请把下面的列表逐行原样复现，一行都不要漏掉。答案中请略去图片。

── 存储数据 ──

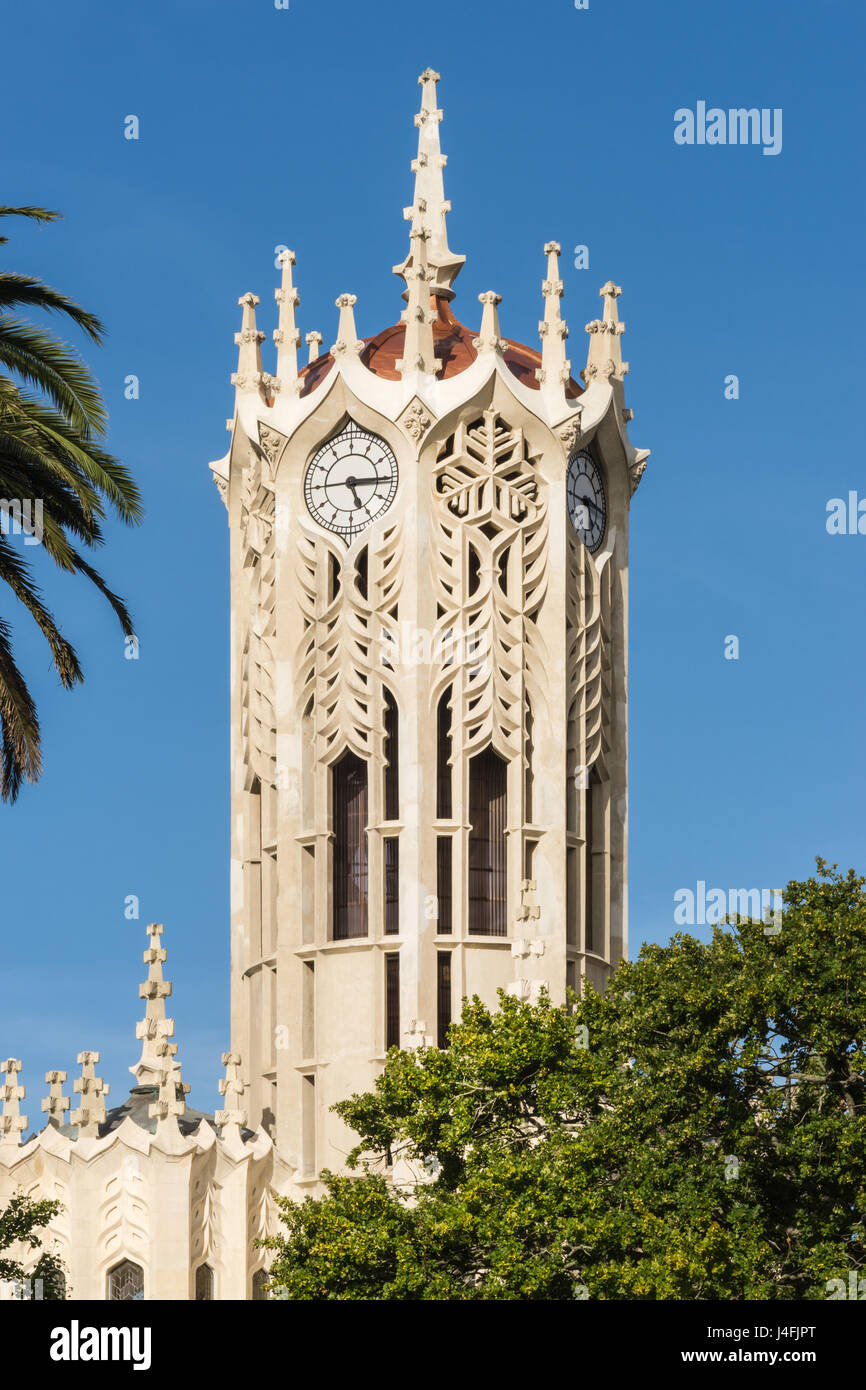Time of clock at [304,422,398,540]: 5:15
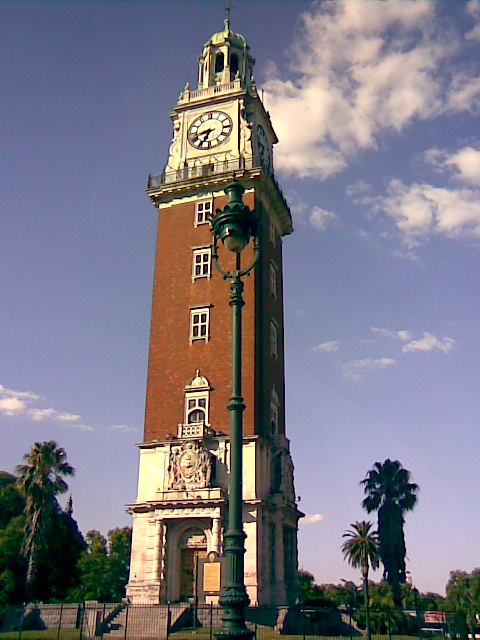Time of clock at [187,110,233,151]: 8:34
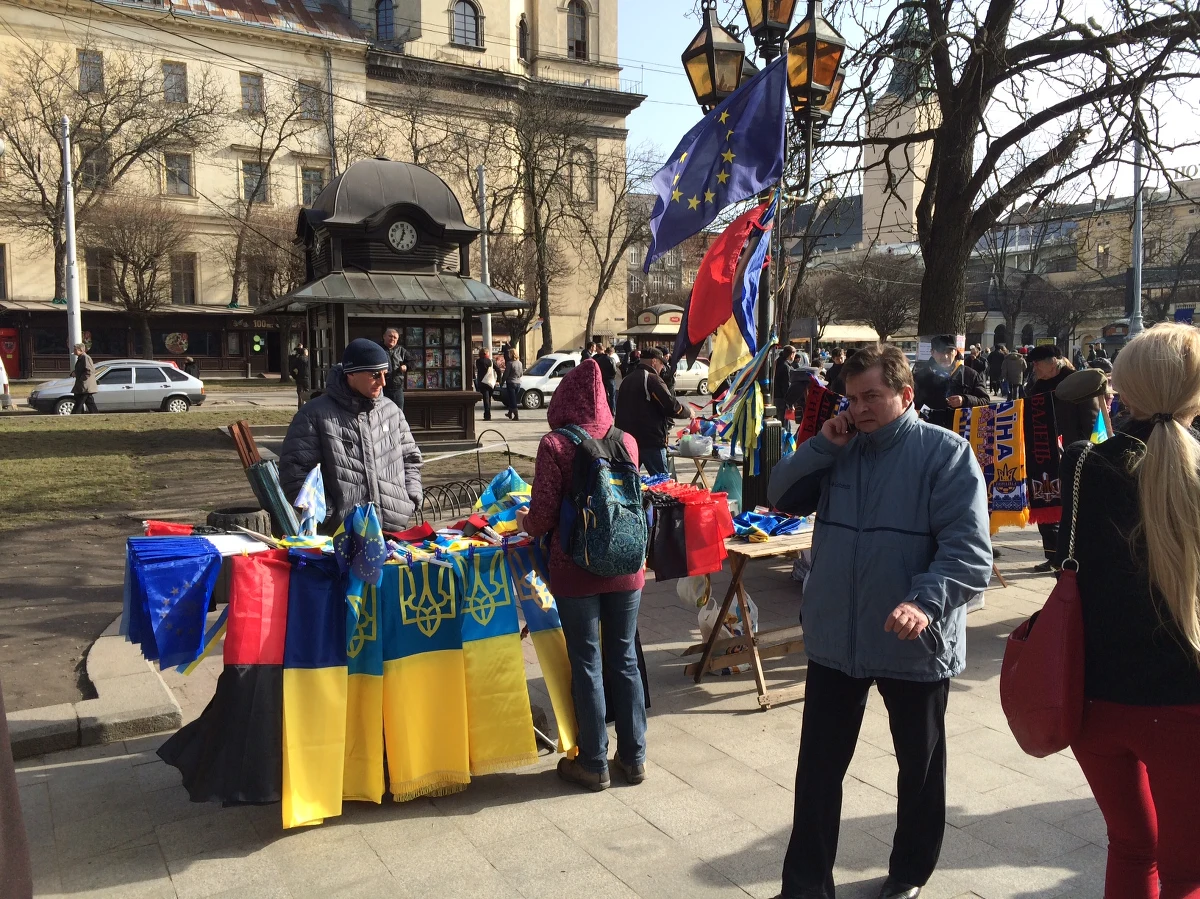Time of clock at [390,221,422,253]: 12:34
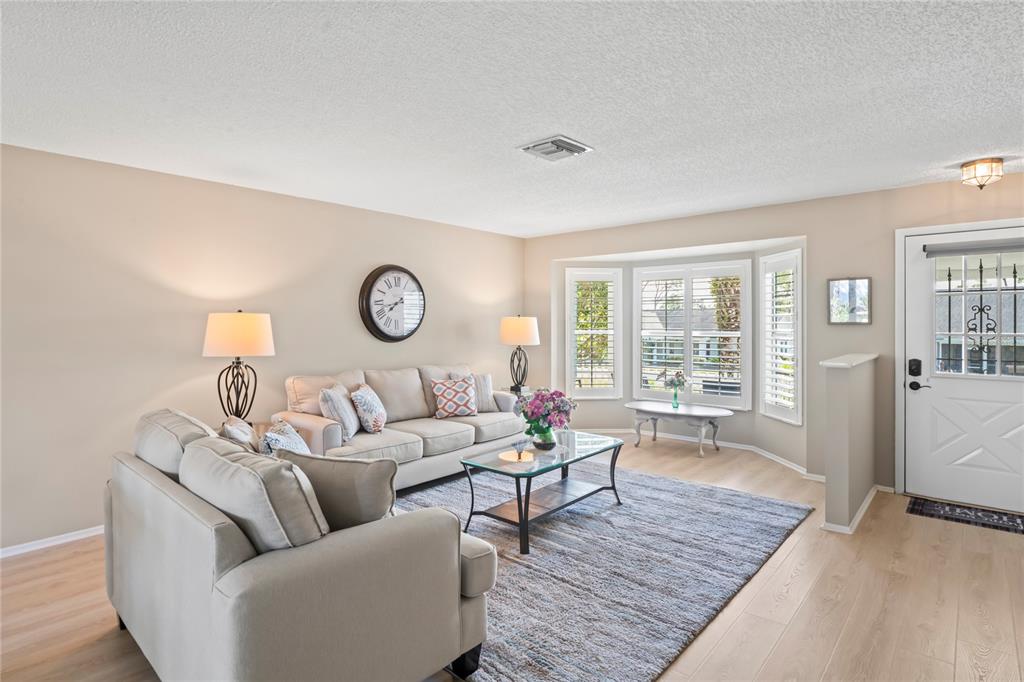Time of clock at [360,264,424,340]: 7:42
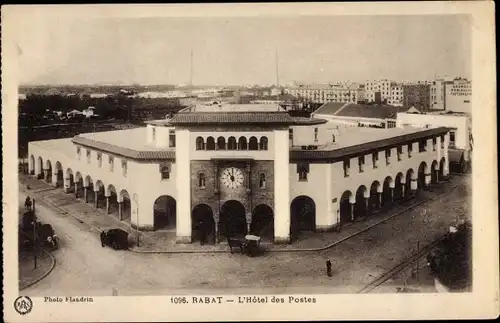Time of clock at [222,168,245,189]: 11:00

───

完整输出:
Time of clock at [304,422,398,540]: 5:15
Time of clock at [187,110,233,151]: 8:34
Time of clock at [390,221,422,253]: 12:34
Time of clock at [360,264,424,340]: 7:42
Time of clock at [222,168,245,189]: 11:00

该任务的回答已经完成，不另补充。